Banned: Growing number of high schools prohibiting fidget spinners

Posted May 9

Schools across the country are banning the toy that every kid wants - the fidget spinner.

According to SpinnerList, which claims to be the biggest database of all fidget spinners and makers on the market, 32 percent of the top 200 high schools in the United States have banned the toys.

The press release arrived in my inbox at about the same time my Wake County middle schooler's English teacher included this line in her weekly email to parents: "Fidget Spinners: They are no longer allowed in class because they are a distraction. They have not helped any student stay focused (except for focusing on doing tricks during instruction)."

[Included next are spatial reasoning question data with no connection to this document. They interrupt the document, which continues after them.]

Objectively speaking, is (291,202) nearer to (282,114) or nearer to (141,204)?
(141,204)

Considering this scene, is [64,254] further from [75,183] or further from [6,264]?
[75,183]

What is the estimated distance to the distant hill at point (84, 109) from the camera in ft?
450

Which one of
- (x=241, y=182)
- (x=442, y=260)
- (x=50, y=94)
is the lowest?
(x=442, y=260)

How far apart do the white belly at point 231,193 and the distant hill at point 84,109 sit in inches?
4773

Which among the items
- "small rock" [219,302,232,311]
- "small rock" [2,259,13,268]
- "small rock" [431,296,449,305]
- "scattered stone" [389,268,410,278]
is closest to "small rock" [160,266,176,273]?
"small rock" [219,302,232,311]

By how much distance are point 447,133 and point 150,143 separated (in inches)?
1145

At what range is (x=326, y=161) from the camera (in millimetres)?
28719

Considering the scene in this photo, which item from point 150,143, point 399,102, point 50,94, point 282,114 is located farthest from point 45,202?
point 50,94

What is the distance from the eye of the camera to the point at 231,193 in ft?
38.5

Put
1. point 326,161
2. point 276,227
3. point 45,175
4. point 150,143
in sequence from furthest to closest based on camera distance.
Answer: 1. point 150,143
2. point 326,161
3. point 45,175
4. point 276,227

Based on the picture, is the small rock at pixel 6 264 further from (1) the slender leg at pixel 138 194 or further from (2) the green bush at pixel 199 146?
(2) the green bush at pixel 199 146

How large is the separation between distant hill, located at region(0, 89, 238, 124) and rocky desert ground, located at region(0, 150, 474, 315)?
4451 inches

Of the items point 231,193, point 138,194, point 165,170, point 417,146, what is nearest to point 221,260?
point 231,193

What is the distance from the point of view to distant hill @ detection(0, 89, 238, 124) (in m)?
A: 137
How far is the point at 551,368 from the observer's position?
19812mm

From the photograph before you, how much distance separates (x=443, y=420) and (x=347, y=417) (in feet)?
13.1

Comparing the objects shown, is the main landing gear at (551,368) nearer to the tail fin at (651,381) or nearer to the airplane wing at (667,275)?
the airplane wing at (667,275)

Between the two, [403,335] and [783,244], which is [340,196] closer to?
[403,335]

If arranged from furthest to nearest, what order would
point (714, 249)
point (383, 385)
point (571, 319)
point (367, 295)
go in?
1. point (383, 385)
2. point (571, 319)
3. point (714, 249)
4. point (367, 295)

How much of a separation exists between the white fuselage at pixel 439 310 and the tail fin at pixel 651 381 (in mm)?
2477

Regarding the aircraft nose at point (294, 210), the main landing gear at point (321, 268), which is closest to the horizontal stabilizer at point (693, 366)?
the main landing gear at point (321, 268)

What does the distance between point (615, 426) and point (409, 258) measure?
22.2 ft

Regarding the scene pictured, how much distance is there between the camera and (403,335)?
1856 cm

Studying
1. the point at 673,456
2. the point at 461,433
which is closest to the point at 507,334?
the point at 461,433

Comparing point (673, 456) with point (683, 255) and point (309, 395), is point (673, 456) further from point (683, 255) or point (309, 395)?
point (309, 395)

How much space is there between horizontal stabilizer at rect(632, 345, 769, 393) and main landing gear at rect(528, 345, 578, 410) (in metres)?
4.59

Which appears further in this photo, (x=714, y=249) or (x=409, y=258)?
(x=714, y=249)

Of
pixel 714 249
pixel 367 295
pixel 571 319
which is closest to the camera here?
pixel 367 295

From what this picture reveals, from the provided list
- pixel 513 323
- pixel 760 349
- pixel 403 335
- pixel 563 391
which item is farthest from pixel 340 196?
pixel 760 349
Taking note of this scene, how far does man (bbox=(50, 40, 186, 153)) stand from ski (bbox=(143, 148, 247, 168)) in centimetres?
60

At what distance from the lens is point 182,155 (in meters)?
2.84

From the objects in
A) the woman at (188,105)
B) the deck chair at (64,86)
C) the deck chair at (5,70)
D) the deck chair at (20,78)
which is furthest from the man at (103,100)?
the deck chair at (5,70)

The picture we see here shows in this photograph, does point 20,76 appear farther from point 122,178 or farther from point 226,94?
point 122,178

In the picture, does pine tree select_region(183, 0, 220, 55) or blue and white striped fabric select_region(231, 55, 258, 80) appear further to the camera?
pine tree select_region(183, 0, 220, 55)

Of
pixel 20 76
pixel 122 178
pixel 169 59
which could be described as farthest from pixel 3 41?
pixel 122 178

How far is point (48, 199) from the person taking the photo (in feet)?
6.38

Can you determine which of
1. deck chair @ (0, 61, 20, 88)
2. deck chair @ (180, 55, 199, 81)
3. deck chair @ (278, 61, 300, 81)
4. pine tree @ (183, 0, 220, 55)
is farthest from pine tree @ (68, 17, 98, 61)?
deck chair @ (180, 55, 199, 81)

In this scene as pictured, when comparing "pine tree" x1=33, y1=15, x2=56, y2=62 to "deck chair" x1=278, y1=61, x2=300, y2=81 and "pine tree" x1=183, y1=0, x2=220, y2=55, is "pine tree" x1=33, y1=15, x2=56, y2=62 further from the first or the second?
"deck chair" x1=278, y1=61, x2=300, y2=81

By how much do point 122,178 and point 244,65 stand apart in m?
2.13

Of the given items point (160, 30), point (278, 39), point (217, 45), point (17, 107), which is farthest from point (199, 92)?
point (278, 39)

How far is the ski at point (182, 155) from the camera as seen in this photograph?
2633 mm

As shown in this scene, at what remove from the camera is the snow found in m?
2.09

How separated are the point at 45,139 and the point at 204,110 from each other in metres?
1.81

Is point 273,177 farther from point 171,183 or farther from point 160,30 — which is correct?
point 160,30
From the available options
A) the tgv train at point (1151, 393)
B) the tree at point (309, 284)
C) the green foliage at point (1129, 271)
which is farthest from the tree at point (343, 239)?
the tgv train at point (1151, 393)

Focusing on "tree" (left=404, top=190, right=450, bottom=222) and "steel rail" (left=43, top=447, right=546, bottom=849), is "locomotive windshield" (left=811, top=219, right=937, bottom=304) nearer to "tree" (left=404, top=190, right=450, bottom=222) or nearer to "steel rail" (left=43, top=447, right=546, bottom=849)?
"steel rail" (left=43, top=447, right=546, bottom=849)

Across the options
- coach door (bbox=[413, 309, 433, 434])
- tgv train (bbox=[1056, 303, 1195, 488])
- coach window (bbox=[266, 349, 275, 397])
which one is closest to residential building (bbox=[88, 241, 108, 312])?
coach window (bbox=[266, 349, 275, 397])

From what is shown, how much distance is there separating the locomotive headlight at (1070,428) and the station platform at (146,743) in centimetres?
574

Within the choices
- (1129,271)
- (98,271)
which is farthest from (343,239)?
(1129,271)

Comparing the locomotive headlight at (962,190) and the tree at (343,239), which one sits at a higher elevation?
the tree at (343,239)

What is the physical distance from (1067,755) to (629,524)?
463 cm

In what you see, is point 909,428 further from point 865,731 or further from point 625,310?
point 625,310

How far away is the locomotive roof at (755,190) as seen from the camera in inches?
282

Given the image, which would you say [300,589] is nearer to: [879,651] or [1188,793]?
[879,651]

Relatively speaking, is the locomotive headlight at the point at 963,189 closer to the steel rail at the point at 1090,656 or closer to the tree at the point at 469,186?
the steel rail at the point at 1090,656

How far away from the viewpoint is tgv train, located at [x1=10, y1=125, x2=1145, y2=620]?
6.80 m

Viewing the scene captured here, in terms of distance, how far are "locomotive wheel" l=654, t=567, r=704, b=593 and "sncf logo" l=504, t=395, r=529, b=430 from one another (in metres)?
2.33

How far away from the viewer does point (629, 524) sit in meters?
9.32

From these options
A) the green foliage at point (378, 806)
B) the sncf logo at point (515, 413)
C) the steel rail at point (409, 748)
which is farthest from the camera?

I've also heard from students, parents and teachers in other local schools that the toys are being banned, typically on a class-by-class basis. No school or system in the region have banned the toys entirely.

As I wrote late last month, the toys are all the rage at schools across the Triangle - and far beyond. The two- or three-pronged gadget rests on your fingers so that you can spin them. They are designed, according to manufacturers, to help those with ADHD, autism and other issues, joining other kinds of "fidget" toys that help some people focus.

In reality, teachers say they are a real distraction in the classroom as just about everybody has one - whether they need it to focus or not.

For the study, SpinnerList contacted the 200 largest high schools in the country - 100 public and 100 private schools. According to the website, 63 high schools indicated that fidget spinners are currently banned or will be by the end of the week. Of those 63, 27 are public high schools and 36 are private high schools.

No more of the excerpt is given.